“Putting it well,” replied Sam, with a slow smile, “wouldn’t affect the fact, sir, would it? It seems to me that it doesn’t much matter whether you give me money outright to pay my expenses at Warner or whether you pay that money to a fraternity and say, ‘Here, you give this to Sam Craig and tell him it’s salary.’”
“But it is salary!”
“But you’d be paying it, sir.”
“Someone would have to, and I could afford it. Why, hang it, the thing’s done every day, I tell you!”
“Maybe, sir, but——” Sam paused a moment. Then, “Mr.
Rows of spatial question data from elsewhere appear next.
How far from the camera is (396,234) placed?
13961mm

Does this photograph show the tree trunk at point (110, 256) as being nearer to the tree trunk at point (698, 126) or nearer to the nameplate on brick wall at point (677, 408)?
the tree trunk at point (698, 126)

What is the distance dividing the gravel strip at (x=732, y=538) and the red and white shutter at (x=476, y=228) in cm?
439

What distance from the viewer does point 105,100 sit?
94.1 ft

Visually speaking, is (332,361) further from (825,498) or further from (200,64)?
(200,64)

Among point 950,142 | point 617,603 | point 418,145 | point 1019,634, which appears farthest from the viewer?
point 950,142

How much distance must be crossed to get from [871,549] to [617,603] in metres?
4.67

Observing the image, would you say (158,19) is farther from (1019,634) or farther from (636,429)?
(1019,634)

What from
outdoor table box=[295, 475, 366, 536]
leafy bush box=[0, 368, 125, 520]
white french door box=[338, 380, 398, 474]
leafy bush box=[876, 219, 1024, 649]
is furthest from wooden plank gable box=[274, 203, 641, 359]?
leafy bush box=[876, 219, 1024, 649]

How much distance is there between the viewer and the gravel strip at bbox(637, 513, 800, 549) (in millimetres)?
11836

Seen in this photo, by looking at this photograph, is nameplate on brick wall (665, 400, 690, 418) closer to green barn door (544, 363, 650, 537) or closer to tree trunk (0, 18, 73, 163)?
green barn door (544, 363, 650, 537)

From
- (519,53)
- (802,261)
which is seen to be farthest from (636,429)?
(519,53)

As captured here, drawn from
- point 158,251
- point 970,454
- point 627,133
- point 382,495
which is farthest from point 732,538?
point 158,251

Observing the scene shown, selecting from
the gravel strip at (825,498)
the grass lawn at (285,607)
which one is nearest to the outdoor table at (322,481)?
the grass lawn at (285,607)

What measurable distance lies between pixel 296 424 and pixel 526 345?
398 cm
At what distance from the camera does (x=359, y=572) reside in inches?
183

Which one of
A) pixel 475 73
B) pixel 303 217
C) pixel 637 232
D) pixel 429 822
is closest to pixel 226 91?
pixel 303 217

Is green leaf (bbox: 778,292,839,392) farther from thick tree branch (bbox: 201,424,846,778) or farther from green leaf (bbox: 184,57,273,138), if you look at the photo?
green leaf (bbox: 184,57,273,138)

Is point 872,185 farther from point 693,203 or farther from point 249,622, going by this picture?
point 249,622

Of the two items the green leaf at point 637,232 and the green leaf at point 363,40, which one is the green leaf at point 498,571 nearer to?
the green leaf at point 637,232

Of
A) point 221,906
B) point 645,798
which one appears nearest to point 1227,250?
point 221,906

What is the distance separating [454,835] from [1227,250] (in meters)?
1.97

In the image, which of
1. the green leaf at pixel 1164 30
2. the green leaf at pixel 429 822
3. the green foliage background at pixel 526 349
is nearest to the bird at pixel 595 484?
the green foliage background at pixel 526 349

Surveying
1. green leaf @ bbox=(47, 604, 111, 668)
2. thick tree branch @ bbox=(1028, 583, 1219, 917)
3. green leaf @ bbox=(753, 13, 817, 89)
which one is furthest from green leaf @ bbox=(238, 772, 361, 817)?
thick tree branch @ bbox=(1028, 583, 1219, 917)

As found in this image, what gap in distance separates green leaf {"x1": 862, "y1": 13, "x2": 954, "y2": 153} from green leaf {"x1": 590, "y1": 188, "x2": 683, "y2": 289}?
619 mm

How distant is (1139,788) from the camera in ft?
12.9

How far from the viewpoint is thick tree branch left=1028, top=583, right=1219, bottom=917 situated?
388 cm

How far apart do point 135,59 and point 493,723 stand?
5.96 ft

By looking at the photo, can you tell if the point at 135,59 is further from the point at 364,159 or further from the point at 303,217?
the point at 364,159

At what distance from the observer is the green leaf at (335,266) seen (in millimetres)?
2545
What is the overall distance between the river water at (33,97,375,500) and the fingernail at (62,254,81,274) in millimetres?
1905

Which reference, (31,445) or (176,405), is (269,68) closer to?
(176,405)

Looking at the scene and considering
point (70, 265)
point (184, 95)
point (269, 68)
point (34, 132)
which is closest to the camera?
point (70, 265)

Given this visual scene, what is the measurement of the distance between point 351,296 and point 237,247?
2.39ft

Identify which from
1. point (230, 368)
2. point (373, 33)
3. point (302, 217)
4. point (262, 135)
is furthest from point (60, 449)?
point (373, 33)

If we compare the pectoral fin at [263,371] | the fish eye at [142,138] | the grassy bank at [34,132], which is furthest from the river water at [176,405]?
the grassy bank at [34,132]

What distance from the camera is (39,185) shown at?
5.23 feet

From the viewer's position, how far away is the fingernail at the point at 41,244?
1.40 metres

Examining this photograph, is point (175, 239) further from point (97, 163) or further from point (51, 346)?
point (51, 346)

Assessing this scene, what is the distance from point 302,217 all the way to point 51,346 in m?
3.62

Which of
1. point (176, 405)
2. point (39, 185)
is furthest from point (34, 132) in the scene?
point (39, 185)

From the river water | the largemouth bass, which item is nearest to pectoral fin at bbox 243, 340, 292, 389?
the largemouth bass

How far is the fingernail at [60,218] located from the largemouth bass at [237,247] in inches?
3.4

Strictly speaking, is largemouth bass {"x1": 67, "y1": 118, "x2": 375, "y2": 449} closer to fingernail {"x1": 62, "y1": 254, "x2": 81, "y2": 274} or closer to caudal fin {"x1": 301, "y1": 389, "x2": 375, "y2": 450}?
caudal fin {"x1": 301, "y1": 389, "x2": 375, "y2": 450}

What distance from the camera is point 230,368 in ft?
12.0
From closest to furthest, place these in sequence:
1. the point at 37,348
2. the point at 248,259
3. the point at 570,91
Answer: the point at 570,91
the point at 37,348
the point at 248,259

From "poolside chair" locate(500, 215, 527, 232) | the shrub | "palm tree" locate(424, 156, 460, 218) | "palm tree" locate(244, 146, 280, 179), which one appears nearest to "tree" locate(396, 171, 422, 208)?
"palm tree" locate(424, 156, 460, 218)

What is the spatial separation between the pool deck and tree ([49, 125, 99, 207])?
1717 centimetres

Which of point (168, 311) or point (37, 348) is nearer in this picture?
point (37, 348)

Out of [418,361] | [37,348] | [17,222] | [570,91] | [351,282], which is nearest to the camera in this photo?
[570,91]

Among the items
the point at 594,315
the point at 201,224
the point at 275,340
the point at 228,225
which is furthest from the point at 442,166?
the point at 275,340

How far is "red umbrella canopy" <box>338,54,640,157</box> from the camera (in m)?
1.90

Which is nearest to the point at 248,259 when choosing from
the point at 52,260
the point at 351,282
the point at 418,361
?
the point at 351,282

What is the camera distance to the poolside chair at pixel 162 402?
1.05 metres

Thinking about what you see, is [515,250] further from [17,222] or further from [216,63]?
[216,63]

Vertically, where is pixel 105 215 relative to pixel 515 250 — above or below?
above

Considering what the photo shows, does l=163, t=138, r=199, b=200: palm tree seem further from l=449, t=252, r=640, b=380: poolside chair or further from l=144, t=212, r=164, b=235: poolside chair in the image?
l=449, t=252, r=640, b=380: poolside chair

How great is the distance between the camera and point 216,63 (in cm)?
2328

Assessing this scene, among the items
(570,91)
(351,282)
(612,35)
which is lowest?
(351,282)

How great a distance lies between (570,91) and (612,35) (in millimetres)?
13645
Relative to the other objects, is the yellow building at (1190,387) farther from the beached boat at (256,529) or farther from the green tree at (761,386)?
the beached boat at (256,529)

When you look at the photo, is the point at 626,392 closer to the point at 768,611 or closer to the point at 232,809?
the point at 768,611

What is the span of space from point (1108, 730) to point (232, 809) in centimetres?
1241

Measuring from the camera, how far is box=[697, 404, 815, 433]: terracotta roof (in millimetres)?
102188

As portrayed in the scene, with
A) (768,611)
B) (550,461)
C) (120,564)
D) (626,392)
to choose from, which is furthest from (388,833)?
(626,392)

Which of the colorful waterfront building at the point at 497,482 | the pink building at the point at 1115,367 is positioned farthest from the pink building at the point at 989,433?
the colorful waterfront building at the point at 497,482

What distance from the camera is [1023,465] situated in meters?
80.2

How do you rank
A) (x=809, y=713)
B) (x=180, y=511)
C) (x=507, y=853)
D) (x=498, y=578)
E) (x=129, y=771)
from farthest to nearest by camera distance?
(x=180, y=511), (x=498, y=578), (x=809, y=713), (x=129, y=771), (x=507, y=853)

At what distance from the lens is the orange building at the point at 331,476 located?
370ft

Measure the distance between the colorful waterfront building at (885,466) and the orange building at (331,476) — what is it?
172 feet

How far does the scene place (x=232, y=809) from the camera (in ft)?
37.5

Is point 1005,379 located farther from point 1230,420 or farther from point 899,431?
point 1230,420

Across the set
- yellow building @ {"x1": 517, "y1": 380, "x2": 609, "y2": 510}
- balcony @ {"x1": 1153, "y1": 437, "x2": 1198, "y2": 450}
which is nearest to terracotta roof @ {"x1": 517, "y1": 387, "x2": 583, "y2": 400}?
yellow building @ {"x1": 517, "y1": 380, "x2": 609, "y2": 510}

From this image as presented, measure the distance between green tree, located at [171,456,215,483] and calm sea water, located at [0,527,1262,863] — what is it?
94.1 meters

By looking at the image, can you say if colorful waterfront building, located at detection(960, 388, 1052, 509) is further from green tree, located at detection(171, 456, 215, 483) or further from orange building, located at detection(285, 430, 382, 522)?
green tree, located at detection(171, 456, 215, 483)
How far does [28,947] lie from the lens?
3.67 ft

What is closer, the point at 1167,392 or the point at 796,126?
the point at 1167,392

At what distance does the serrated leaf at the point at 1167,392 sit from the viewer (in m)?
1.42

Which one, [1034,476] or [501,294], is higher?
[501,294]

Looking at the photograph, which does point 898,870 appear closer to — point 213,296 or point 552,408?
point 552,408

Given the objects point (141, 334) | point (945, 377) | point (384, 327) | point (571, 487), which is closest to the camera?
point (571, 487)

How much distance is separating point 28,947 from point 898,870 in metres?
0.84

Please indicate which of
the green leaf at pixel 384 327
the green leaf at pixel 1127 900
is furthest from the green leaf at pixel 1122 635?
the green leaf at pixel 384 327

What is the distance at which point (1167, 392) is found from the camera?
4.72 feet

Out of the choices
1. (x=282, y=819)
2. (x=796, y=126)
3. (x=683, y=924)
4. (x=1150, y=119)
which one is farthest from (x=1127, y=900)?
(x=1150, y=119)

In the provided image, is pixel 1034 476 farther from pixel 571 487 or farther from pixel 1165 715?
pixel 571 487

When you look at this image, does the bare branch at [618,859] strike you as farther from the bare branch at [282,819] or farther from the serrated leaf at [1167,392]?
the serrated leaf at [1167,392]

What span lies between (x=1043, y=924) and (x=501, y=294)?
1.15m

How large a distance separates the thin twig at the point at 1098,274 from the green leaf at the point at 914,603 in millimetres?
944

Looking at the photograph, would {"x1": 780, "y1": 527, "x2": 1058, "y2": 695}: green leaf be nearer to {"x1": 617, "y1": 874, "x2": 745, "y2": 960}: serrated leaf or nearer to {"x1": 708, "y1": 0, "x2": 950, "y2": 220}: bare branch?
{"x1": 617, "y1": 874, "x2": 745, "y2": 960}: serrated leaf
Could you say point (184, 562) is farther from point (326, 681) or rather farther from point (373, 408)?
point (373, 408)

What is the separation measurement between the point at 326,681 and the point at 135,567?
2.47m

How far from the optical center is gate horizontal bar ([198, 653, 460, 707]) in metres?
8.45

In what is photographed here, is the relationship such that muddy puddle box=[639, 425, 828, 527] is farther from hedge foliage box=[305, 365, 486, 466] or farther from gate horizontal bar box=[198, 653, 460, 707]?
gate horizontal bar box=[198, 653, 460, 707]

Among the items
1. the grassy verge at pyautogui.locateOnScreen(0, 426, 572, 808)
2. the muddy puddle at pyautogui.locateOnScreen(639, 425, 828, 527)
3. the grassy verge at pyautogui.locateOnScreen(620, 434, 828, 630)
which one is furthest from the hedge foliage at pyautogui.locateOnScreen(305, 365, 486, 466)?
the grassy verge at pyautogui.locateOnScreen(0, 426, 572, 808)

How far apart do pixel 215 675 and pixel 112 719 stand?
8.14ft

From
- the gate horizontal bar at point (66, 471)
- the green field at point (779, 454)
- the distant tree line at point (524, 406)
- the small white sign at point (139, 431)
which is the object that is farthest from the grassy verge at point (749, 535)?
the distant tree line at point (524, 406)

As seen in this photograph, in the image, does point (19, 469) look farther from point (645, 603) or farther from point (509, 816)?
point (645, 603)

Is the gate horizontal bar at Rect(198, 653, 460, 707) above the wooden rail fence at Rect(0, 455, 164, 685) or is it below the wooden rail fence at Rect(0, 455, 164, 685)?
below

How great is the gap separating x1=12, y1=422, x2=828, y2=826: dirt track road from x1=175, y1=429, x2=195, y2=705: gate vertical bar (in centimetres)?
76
York, if I happened to be your son and I told you someone had made me such an offer, would you say, ‘Take it’?”
“No, because if you were my boy it wouldn’t be necessary for you to accept—er——”
“Charity, you were going to say, weren’t you, sir? But suppose you couldn’t afford to pay my tuition at college, sir. Then what? Would you want me to accept the—the proposition?”
“Why not? It’s a fair business arrangement, isn’t it, Craig?”
“Perhaps it is, but if you were my father would you want people to say that I was being paid to play baseball for some college?”
Mr. York’s gaze turned to the open door and a frown puckered his forehead. Several moments passed. Sam, with that little smile that seldom got farther than his eyes, watched and waited. Finally Mr. York turned his gaze back to the boy and an unwilling smile overspread his face, a smile that was more than half a scowl.